→ **Prompt**
Which lines run from the one containing "Gelukkige jonge vrouw" to the end of the material below? Retype exactly those, both ends included, and nothing else.

*** Input records Section Begins ***

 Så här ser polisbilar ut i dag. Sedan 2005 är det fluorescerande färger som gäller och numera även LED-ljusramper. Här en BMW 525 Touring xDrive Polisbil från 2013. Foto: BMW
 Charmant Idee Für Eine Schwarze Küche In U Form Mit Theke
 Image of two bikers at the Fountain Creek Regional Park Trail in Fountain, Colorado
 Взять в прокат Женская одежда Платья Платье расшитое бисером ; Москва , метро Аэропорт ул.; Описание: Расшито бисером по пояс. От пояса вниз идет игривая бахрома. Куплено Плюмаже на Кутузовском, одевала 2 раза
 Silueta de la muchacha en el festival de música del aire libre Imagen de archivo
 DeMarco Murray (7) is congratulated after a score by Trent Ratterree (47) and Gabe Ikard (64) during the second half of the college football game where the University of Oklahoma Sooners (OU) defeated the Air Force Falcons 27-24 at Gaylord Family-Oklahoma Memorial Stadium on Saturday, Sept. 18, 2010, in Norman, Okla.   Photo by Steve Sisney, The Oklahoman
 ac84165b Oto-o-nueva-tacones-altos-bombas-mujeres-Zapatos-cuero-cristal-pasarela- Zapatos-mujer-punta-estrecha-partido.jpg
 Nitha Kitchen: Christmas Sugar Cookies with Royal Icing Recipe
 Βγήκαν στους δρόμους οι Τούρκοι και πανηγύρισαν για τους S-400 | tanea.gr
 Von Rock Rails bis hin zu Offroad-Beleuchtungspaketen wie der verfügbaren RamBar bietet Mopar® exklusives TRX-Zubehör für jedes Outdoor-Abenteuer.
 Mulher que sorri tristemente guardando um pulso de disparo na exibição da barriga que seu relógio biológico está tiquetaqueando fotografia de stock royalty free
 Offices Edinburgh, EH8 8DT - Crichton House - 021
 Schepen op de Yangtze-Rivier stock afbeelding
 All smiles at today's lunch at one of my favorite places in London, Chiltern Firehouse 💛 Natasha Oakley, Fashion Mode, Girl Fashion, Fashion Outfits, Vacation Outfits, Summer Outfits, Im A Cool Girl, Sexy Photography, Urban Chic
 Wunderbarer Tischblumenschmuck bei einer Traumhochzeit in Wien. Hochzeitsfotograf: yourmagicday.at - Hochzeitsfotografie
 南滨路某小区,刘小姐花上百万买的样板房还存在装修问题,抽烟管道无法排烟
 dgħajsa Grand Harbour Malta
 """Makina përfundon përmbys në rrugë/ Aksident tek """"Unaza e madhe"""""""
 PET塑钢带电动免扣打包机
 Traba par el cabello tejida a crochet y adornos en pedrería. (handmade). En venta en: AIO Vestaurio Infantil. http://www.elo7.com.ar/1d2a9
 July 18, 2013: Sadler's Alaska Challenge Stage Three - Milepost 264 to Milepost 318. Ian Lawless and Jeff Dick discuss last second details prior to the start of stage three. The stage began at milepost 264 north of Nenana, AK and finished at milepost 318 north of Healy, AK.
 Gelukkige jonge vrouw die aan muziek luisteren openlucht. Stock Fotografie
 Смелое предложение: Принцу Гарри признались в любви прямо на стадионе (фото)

*** Input records Section Ends ***

→ **Reply**
 Gelukkige jonge vrouw die aan muziek luisteren openlucht. Stock Fotografie
 Смелое предложение: Принцу Гарри признались в любви прямо на стадионе (фото)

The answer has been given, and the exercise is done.